Der weit verbreiteten Polenbegeisterung, den vielfältigen Unterstützungsmaßnahmen für die polnischen Freiheitskämpfer in den Jahren 1831/32 und dem zu diesem Zweck eigens aufgebauten Netzwerk der Polenvereine im Großherzogtum Baden widmet sich nun erstmals umfassend Gabriela Brudzyńska-Němec in einer neuen Studie, einer Fassung ihrer an der Universität Toruń entstandenen Dissertation. Obwohl die Vormärz- und Liberalismusforschung in Deutschland und Polen in den letzten Jahrzehnten eine ganze Reihe von Monographien, Sammelbänden und Fachaufsätzen zur deutschen Polensympathie in der ersten Hälfte des 19. Jahrhunderts hervorgebracht hat, fehlte bislang eine Abhandlung, die sich ausschließlich mit der Polenfreundschaft in einem süddeutschen konstitutionellen Staat im Vormärz beschäftigt und deren Bedeutung für die gesellschaftliche Emanzipationsbewegung und politische Liberalisierung aufzeigt. Diese Forschungslücke kann jetzt Brudzyńska-Němec mit ihrer grundlegenden, überaus kenntnis- und materialreichen Darstellung schließen. Gestützt auf einen ergiebigen Quellen- und Literaturkorpus - der neben der einschlägigen Fachliteratur und ausgewählten Quellensammlungen auch bisher kaum ausgewertete Akten der Vereine und Dossiers des badischen Innenministeriums umfasst -, verfolgt die Historikerin den Verlauf der organisierten Polenhilfe in Baden von ihren Anfängen im Umfeld des badischen Landtags und der von ihm ausgehenden Vereinsgründungen im Sommer 1831 bis zu ihrem Ausklang im Zuge der Bundestagsbeschlüsse vom 5. Juli 1832 und des darin ausgesprochenen Verbots der Assoziationen.

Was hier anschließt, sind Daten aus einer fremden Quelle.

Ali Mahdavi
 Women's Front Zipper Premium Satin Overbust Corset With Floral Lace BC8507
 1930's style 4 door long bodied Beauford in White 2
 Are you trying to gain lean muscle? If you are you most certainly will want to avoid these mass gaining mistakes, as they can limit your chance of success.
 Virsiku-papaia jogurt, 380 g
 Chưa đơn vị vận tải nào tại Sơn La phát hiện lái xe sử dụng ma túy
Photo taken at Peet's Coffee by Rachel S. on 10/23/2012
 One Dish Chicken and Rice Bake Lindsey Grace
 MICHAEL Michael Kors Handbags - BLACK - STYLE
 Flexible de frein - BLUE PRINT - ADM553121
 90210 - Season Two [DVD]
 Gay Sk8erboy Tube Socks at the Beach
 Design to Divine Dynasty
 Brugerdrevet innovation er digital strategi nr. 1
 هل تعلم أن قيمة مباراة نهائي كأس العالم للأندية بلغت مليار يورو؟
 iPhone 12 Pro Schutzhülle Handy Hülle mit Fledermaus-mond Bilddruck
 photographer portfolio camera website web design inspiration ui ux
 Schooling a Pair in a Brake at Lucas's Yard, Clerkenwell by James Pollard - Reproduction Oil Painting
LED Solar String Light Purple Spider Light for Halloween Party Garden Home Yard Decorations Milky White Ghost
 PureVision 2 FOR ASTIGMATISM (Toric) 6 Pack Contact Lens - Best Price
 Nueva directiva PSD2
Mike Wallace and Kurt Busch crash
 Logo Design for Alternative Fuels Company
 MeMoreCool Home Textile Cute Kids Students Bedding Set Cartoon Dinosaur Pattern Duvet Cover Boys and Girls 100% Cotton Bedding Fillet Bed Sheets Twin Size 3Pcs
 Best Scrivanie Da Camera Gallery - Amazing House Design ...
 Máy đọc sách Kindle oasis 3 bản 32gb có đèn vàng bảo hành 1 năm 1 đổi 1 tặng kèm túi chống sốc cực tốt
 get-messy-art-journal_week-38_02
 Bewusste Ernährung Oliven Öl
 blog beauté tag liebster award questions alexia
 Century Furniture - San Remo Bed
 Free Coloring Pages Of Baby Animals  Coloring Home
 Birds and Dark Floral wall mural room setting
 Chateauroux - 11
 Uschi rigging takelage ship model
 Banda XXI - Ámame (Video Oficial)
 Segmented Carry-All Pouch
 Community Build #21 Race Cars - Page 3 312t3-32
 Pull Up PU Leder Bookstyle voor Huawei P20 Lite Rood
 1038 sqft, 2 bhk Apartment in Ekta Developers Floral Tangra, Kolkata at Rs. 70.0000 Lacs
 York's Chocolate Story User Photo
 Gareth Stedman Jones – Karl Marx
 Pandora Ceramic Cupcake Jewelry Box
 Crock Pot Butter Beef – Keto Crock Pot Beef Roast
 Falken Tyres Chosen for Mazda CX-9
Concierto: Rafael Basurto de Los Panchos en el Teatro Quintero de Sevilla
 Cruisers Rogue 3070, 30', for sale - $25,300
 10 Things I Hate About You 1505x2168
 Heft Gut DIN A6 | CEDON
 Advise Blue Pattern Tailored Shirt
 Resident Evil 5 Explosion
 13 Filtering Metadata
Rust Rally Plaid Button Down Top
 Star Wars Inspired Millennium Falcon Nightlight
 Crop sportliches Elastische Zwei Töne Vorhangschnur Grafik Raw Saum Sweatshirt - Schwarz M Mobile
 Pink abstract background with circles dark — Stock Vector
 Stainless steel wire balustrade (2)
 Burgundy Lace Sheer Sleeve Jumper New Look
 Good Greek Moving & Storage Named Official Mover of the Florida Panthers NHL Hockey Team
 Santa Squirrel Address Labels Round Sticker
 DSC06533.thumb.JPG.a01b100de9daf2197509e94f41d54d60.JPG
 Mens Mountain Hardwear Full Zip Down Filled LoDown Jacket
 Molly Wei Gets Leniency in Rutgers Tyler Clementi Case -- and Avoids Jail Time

Nach einer ausführlichen Schilderung der polenfreundlichen öffentlichen Meinung sowie der politischen Interessen und des karitativen Engagements der Polenfreunde in Baden untersucht Brudzyńska-Němec das sich im gesamten Großherzogtum ausbildende Vereinswesen und geht in diesem Zusammenhang hauptsächlich auf die für Männer bestimmten Vereine ein. Doch auch die Frauen-Polenvereine kommen nicht zu kurz, und in einem eigenen Kapitel wird ihr Beitrag zum weiblichen Emanzipationsprozess dargelegt. Weitere Schwerpunkte der Arbeit liegen in der Erforschung der literarischen Spuren und politischen Funktionen der Polenfreundschaft von 1831/32 in Baden. Während dabei einerseits die Analyse der Inhalte und Rhetorik der von einheimischen Dichtern wie namhaften Schriftstellern verfassten Polenlieder im Vordergrund steht, richtet sich das Erkenntnisinteresse andererseits auf den politischen Hintergrund der Polenbegeisterung und auf die Veränderung der polenfreundlichen Bewegung. Dem Wandel des Poleninteresses auf der Spur, werden dafür die Polenempfänge und politischen Feiern betrachtet, die Beziehungen der Polenkomitees zu den Burschenschaften und dem Preß- und Vaterlandsverein erläutert und schließlich die Stellung der Polenfreunde auf dem Hambacher Fest ausgelotet.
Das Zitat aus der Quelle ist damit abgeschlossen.